Cost-Efficient Visual Perception for Autonomous Vehicles: Leveraging Attention-Based Sensor Fusion to Maintain Performance

Eduardo Sperle Honorato; Vanderlei Bonato; Denis Fernando Wolf

Eduardo Sperle Honorato USP
Vanderlei Bonato USP
Denis Fernando Wolf USP

Resumo

Autonomous vehicles rely on sophisticated perception systems to ensure safe navigation and decision-making. However, state-of-the-art sensor fusion models often demand extensive computational resources, hindering their deployment on cost-effective hardware. In this work, we address this challenge by modifying the BEVFusion framework to significantly reduce computational costs while maintaining high performance in 3D object detection and segmentation. Specifically, we replace the resource-intensive SwinTransformer backbone with the more efficient ResNet50 and integrate attention-based sensor fusion—leveraging channel and spatial attention mechanisms—to dynamically focus on the most relevant features. This approach reduces VRAM usage from 80 GB to approximately 20 GB, cuts training time from 20 d to 6 d, and boosts inference speed by up to 17.3% on lower-power GPUs.

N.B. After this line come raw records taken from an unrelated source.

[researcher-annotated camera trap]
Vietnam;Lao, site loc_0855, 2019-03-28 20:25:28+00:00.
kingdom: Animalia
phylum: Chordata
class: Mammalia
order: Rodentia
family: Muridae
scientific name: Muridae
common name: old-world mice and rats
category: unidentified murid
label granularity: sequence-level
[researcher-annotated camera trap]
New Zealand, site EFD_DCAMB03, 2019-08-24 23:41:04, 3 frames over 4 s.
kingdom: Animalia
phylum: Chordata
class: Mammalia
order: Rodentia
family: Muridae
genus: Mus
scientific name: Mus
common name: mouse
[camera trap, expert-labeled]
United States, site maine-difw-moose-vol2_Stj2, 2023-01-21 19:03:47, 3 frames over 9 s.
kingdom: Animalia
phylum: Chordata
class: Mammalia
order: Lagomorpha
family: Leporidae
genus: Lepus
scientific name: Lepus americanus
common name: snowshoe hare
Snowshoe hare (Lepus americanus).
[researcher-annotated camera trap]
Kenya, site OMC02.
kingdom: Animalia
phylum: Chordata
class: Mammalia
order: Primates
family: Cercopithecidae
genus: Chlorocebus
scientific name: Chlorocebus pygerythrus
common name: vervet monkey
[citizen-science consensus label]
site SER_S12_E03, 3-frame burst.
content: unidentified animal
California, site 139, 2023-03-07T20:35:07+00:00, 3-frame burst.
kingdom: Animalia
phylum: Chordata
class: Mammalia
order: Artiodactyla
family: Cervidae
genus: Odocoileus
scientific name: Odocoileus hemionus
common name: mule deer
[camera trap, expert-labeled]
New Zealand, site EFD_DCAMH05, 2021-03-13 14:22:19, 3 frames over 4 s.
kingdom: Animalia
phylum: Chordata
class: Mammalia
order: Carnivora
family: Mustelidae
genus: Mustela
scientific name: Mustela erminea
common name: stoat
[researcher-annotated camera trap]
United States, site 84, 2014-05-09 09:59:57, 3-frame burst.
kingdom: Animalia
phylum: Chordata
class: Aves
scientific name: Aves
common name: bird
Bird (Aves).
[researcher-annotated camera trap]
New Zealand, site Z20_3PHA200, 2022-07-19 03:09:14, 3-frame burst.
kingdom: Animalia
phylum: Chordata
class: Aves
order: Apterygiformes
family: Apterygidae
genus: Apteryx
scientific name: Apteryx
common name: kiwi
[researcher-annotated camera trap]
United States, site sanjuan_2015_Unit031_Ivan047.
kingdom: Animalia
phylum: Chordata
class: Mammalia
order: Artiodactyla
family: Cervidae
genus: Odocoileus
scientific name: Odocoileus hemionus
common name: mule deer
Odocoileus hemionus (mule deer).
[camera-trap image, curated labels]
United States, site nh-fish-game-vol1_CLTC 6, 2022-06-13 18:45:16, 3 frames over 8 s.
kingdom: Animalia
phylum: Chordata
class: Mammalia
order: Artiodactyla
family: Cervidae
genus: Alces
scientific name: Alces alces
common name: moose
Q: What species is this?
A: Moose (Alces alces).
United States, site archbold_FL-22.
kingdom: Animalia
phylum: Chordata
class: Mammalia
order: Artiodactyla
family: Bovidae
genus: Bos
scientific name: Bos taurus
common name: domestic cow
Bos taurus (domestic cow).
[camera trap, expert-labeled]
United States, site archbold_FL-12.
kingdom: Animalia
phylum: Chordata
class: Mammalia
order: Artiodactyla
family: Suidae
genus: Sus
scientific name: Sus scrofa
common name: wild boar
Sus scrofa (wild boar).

Experimental results on the nuScenes dataset demonstrate a 0.732% improvement in mean Average Precision (mAP) for 3D object detection, along with a 14.12% increase in mean Intersection over Union (mIoU) for semantic segmentation compared to the original BEVFusion model. These improvements underscore the feasibility of deploying advanced visual perception systems on more accessible hardware for real-world autonomous driving and mobile robotics applications.